Outside the window of Helen Dahlke’s office, at the University of California at Davis, the clouds hang low, their edges seeming to brush against the building. It’s raining intensely, an unusual event in a perpetually parched state suffering from a five-year drought. “It looks like the end of the world,” says Dahlke happily.
As a hydrologist and professor who studies how water flows over and through rock, soil, fields, and farms, she is something of an H2O whiz. For the past two years, Dahlke has spent days like this doing what water conservationists might find abhorrent: standing in the rain, in knee-high rubber boots, opening sprinklers on a dormant farm or orchard, and letting them spray. She’s good at it. She can spray about 45 million gallons in 42 days.
She admits: “I was always fascinated by water as a child. I always liked to play with it.” Dahlke’s sprinkler-play could change the way California thinks about its weather and how we all save water. Her floods aim to find out if humans can target and replenish drought-depleted aquifers—the deep permeable rock that holds our farming and drinking water—by harnessing the winter rainy season.
It’s a particularly poignant question this year, when winter storms sent as much as 350 billion gallons into California reservoirs. Officials had to literally open floodgates and send the excess downriver, and eventually into the sea. That’s like burning money. And we’ve been burning it for a very long time.
Since the 1930s, California has lost 100 million acre-feet of groundwater, according to Dahlke, who has helped solve water problems in Ethiopia, South Africa, and Sweden. A native of Leipzig, Germany, she was amazed to learn this figure. “One acre-foot of water is a soccer field covered with a foot of water,” she says, pausing to let that visual sink in. “So imagine 100 million soccer fields of water.”
Dahlke and others now want to bank those soccer fields by diverting them to many of the state’s 4 million acres of dormant winter farmland and orchards—using the exact same irrigation pipes and sprinkler systems that already feed them in summer—saving the water, in effect, to pump back up on a sunny day.
Following one of her deliberate floods, Dahlke deploys ground-penetrating radar, remote sensors, and field chemistry kits to measure such things as how much water reaches the aquifer, how well plants and trees handle the deluge, and how much fertilizer leaches into the groundwater. She also measures whether yields are affected. Her three-year pilot study, begun in 2014 and the largest of its kind, aims to calm farmers fearful of crop damage and health officials fretting over potential groundwater contamination.
So far, among the many things Dahlke has found: Ninety percent of her floodwaters reach the groundwater table; in the right soil, alfalfa can handle the equivalent of 26 feet of rain; and pecan trees, which, she says, “naturally grow in riparian [riverbank] soils, are well-adapted to having wet feet in winter.”

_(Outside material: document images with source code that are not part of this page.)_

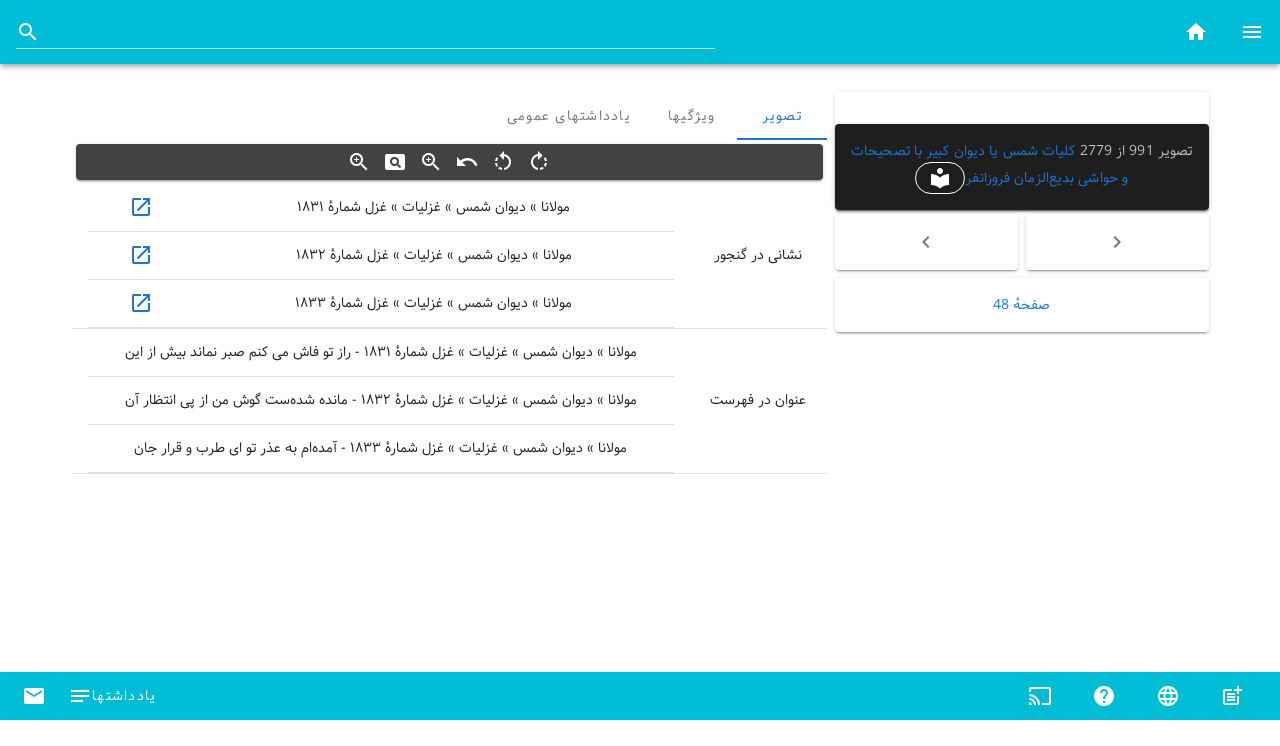

--- FILE ---
content_type: text/css
request_url: https://museum.ganjoor.net/css/app.d24e498c.css
body_size: 2306
content:
@font-face{font-family:Samim;src:url(../fonts/Samim.9dbc1f95.eot);src:url(../fonts/Samim.9dbc1f95.eot?#iefix) format("embedded-opentype"),url(../fonts/Samim.4f2225a7.woff) format("woff"),url(../fonts/Samim.21a9f9a8.ttf) format("truetype");font-weight:400}@font-face{font-family:Samim;src:url(../fonts/Samim-Bold.0eff16e3.eot);src:url(../fonts/Samim-Bold.0eff16e3.eot?#iefix) format("embedded-opentype"),url(../fonts/Samim-Bold.74965c88.woff) format("woff"),url(../fonts/Samim-Bold.29b20e16.ttf) format("truetype");font-weight:700}.centeredimg[data-v-0e61e5aa],.coverImage[data-v-0e61e5aa]{margin:auto}.clickable[data-v-0e61e5aa]{cursor:pointer}.btnedttagvalue[data-v-0e61e5aa]{width:20px}.ltrvalue[data-v-0e61e5aa]{direction:ltr}.centeredimg[data-v-3e4223a1],.coverImage[data-v-3e4223a1]{margin:auto}.clickable[data-v-3e4223a1]{cursor:pointer}#image[data-v-3e4223a1]{transform-origin:top left;-webkit-transform-origin:top left;-ms-transform-origin:top left;display:none}#image .hidden[data-v-3e4223a1]{display:none}#image.rotate90[data-v-3e4223a1]{display:block;transform:rotate(90deg) translateY(-100%);-webkit-transform:rotate(90deg) translateY(-100%);-ms-transform:rotate(90deg) translateY(-100%)}#image.rotate180[data-v-3e4223a1]{display:block;transform:rotate(180deg) translate(-100%,-100%);-webkit-transform:rotate(180deg) translate(-100%,-100%);-ms-transform:rotate(180deg) translateX(-100%,-100%)}#image.rotate270[data-v-3e4223a1]{display:block;transform:rotate(270deg) translateX(-100%);-webkit-transform:rotate(270deg) translateX(-100%);-ms-transform:rotate(270deg) translateX(-100%)}.ltrinput input{direction:ltr}.centeredimg[data-v-320238a5]{margin:auto}.ltrinput[data-v-320238a5]{direction:ltr}.coverImage[data-v-6c6e317d]{margin:auto}.clickable[data-v-6c6e317d]{cursor:pointer}.coverImage[data-v-254fd9cf]{margin:auto}.clickable[data-v-254fd9cf]{cursor:pointer}.coverImage[data-v-deeb21ca]{margin:auto}.clickable[data-v-deeb21ca]{cursor:pointer}.centeredimg[data-v-0c8fd1f4],.centeredimg[data-v-472758b2],.centeredimg[data-v-eeeb272e]{margin:auto}.ltrinput[data-v-eeeb272e]{direction:ltr}.coverImage[data-v-77ae4333]{margin:auto}.clickable[data-v-77ae4333]{cursor:pointer}h1,h2{font-weight:400}ul{list-style-type:none;padding:0}li{display:inline-block;margin:0 10px}a{color:#42b983}.ltrinput{direction:ltr}.clickable{cursor:pointer}.centeredimg{margin:auto}*{direction:rtl;font-family:Samim}a{text-decoration:none}#logo a,.menu a{color:#fff}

Next under Dahlke’s rubber boots: further work in almond orchards, where she and her team will monitor root growth and tree hydration. “I just hope we don’t kill any trees,” she says. At the very least, she’ll be having fun soaking the place. “When it’s raining, there’s so much happening,” she explains. “It’s a natural system. And it’s just fascinating.”
Thanks to her fascination, we might soon be saving rainy days for dry.